Hannibal's soldiers had in the meantime made fires before their tents; in each company they had been served with oil to supple their joints, and had breakfasted at leisure. When, therefore, they were told that the enemy had crossed the river, they were eager both in mind and body, as they armed and went out to battle.
In front of the standards Hannibal placed the Baliares, light-armed troops numbering about eight thousand, and behind these his heavy infantry, tile strength and flower of his army; the wings he formed of ten thousand horse, and, dividing the elephants, stationed them outside the wings.
The consul's troopers were scattered in pursuit of the Numidians, when suddenly the latter made a stand and took them unawares; whereupon he called them back and posted them on either flank of the infantry.

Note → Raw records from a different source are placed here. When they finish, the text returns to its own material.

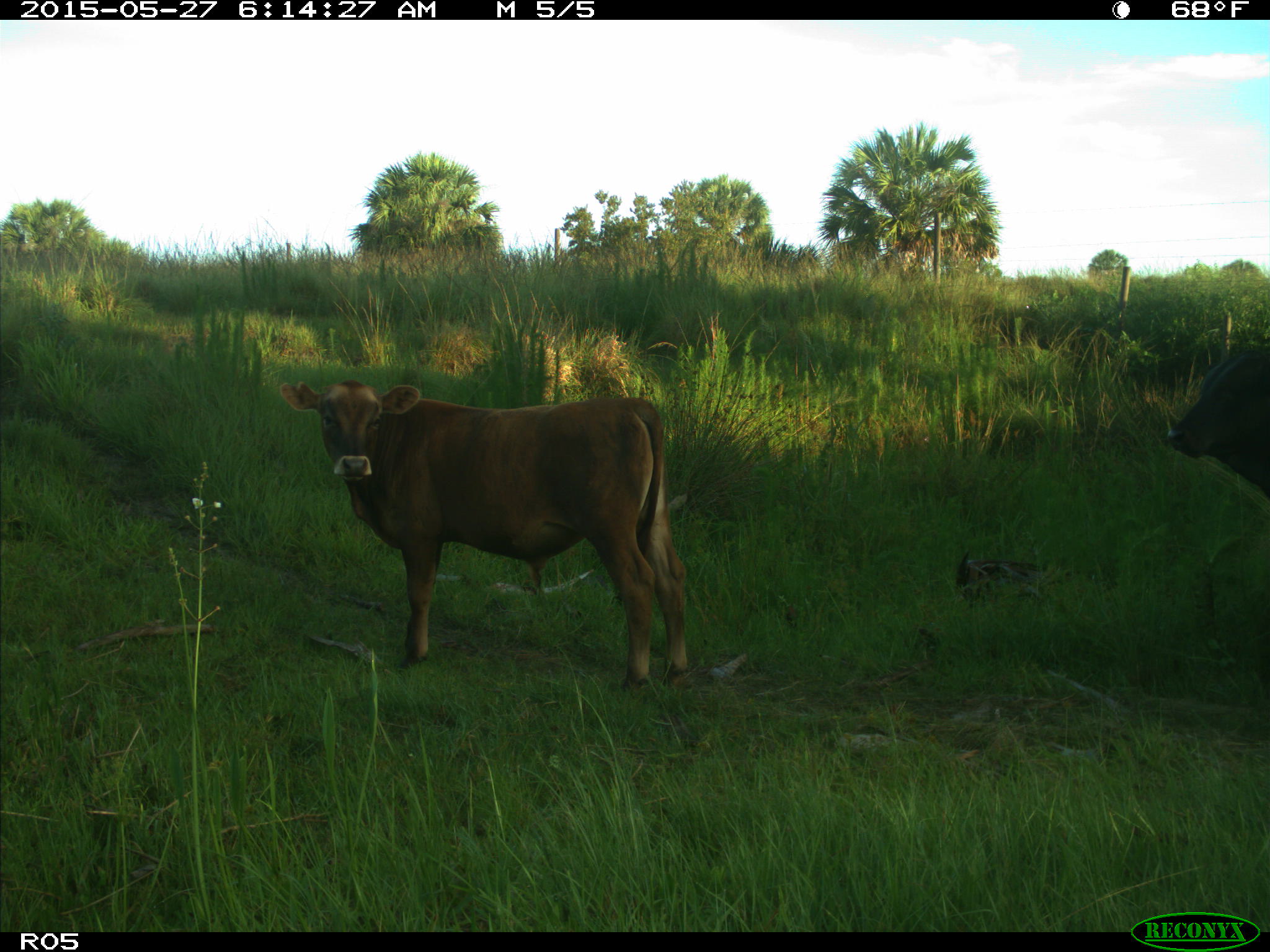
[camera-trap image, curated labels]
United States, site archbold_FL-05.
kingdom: Animalia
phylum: Chordata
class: Mammalia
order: Artiodactyla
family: Bovidae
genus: Bos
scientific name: Bos taurus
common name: domestic cow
Bos taurus (domestic cow).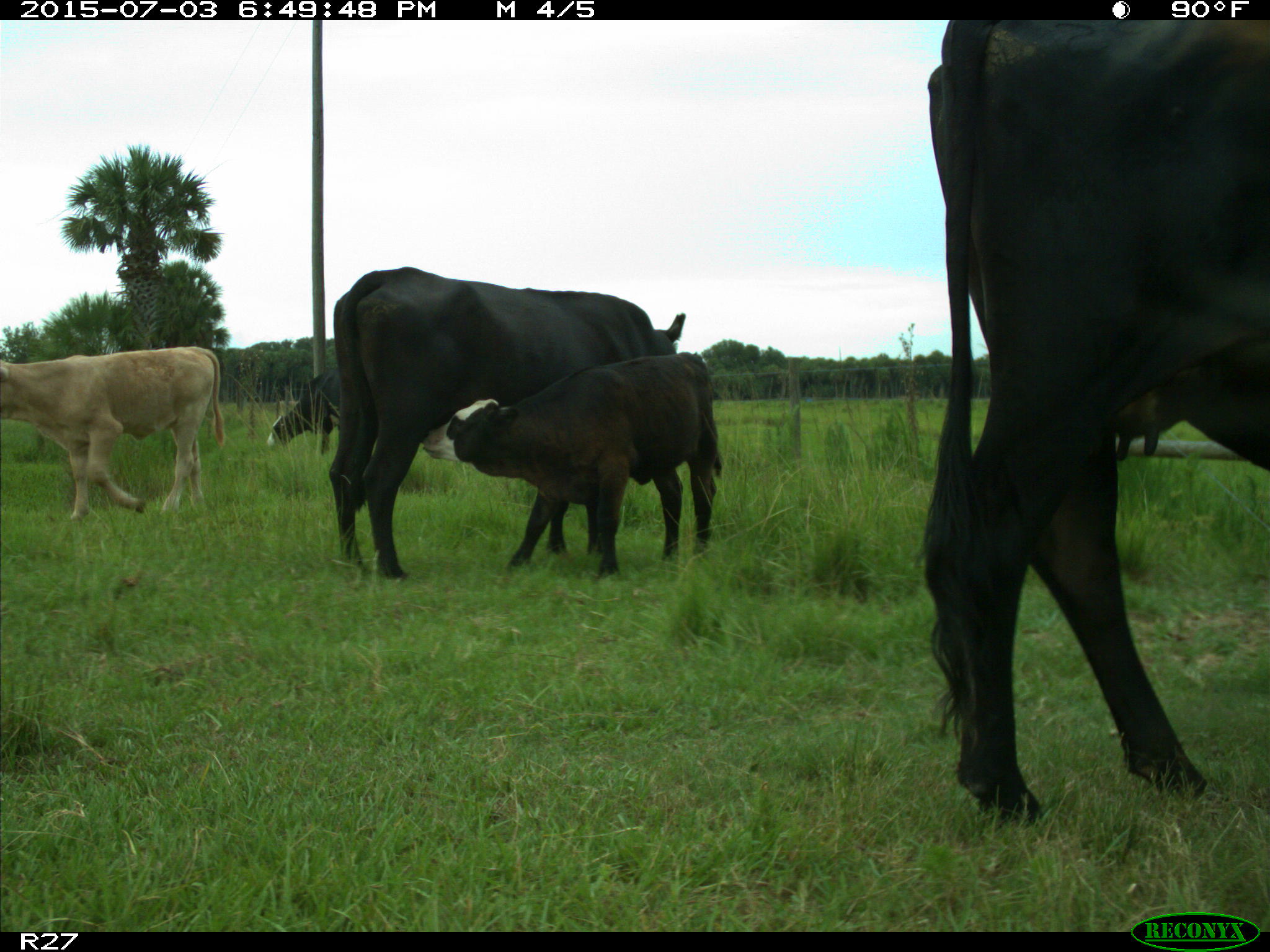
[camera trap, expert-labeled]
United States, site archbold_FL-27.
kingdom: Animalia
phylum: Chordata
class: Mammalia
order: Artiodactyla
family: Bovidae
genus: Bos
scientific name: Bos taurus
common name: domestic cow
Bos taurus (domestic cow).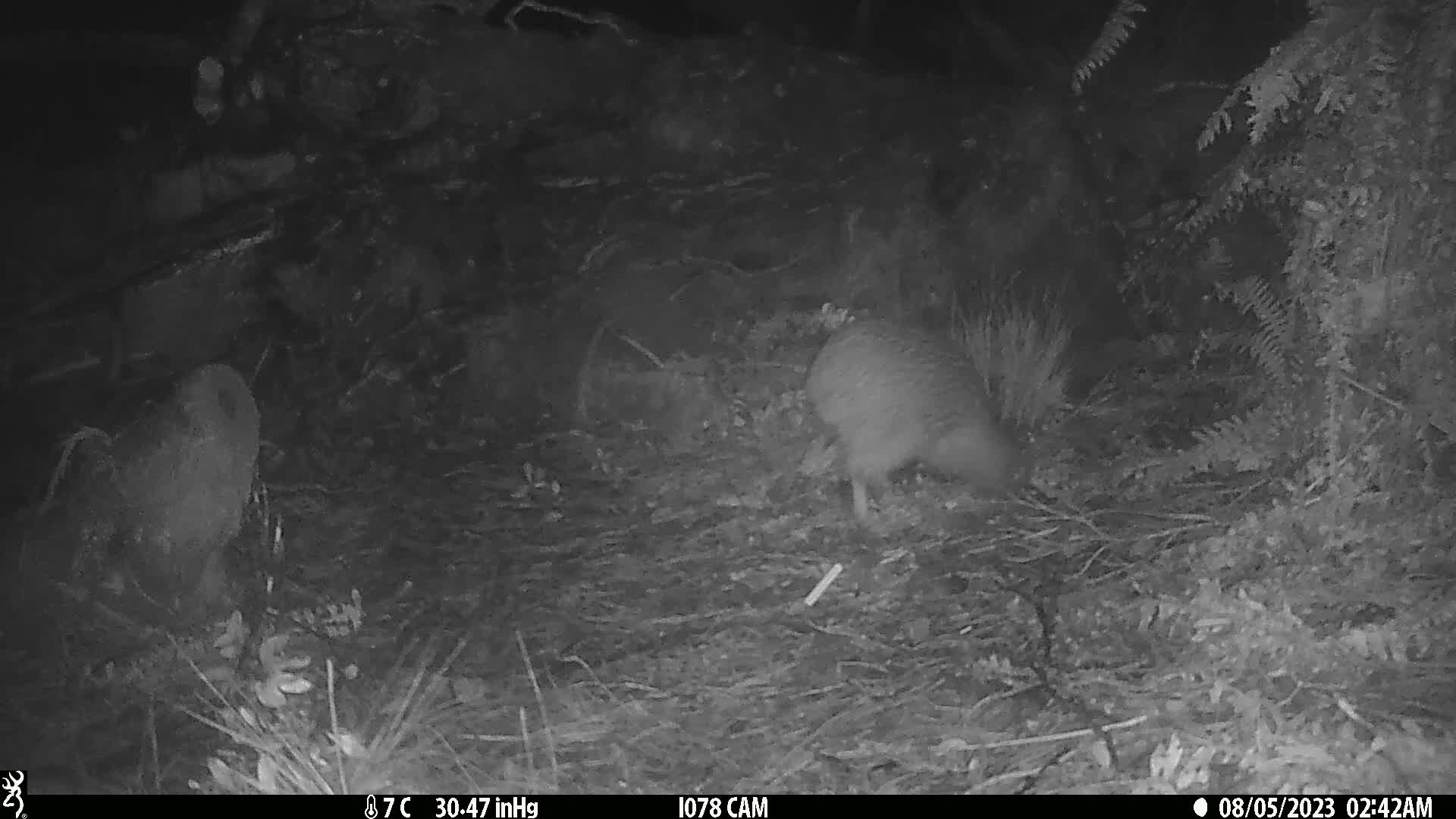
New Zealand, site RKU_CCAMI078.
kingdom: Animalia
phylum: Chordata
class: Aves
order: Apterygiformes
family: Apterygidae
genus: Apteryx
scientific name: Apteryx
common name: kiwi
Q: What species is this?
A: Kiwi (Apteryx).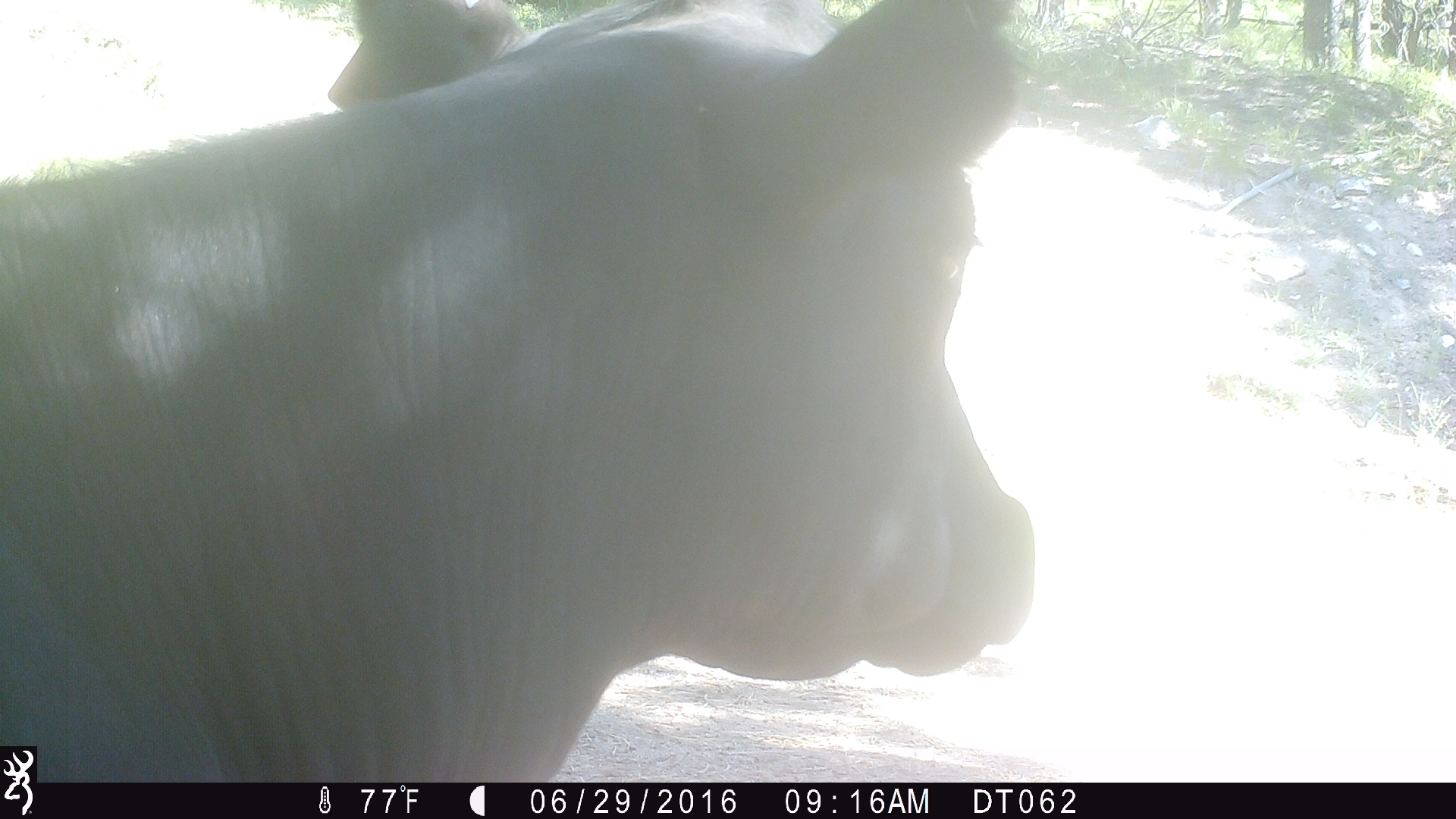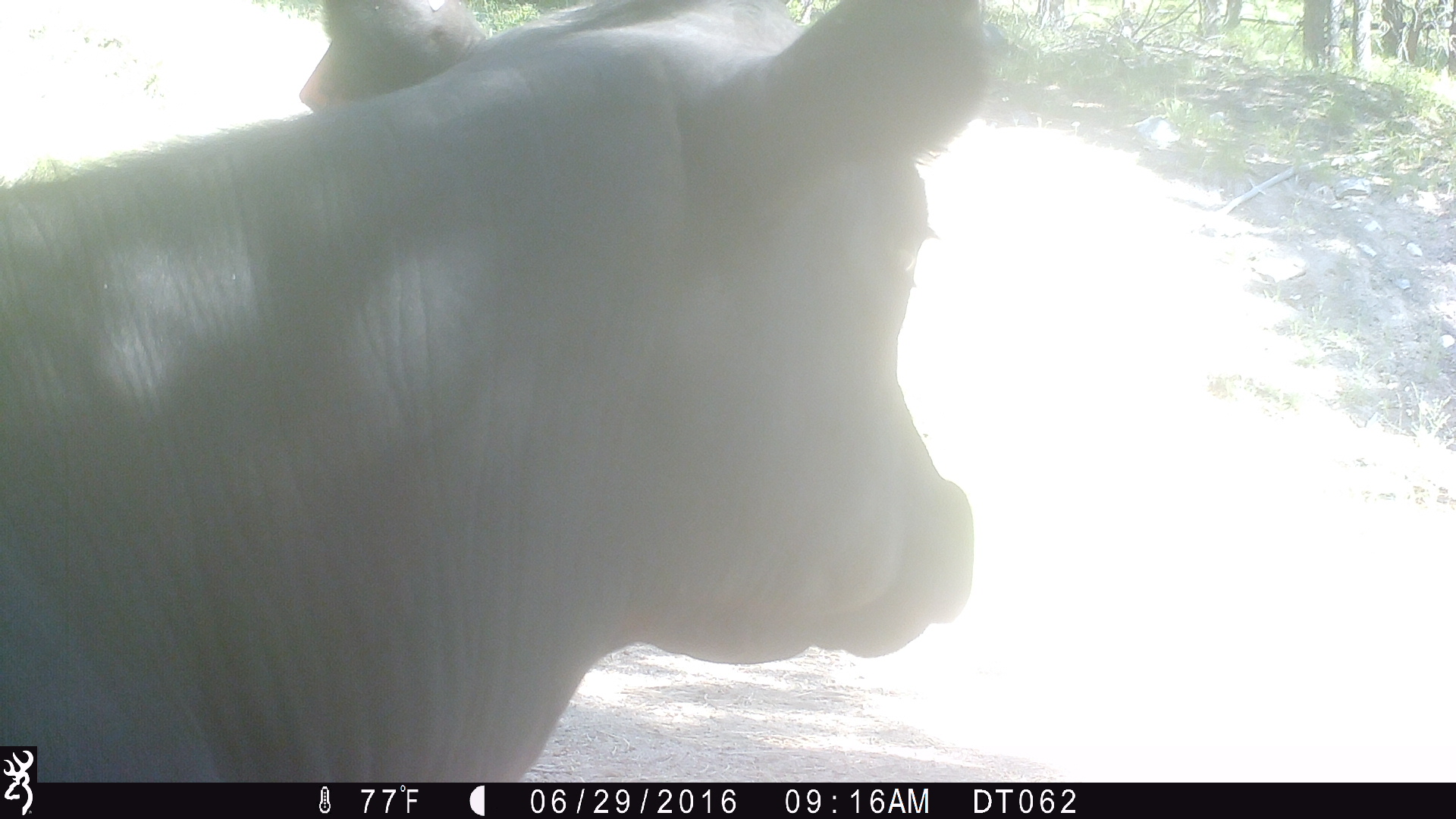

There were eighteen thousand Romans and twenty thousand allies of the Latin name, besides the auxiliaries of the Cenomani, the only Gallic tribe that continued loyal. These were the contending forces.
The Baliares began the battle, but those light-armed troops, finding the legions too strong to cope with, were quickly withdrawn and sent to the wings.
This manœuvre at once caused the Roman cavalry acute distress; for they numbered but four thousand, and, tired as they were, would scarce have been able to hold out any longer against the enemy's ten [p. 165]
thousand cavalry alone, who were most of them1
and now they were overwhelmed, as it were with a cloud of missiles, by the Baliares.
Besides this, the elephants, looming large on the outer extremities of the wings, gave rise to such a panic, particularly among the horses, not only by their strange appearance, but also by their unfamiliar smell, as to bring about a general flight.
As for the infantry, they were fairly matched in courage, but not in strength, which was unimpaired in the case of the Phoenicians, who had refreshed themselves shortly before entering the battle, while the Romans were faint with fasting and fatigue, and were stiff and numb with cold. Yet their courage would have enabled them to resist, had they fought against infantry alone.
But the Baliares, having put the cavalry to flight, were raining missiles on their flanks; the elephants had now charged the centre of the line; and Mago and his Numidians, as soon as the Roman army had passed their ambuscade without observing it, started up in their rear, and caused the wildest panic and confusion.
Nevertheless, amidst all these evils, the line held for a time unshaken, and even —what no one had dared to hope for —against the elephants.
Skirmishers, expressly posted to deal with the beasts, would throw darts at them and make them turn away, and then pursuing them would strike them under the tail, where the skin is softest and it is possible to wound them.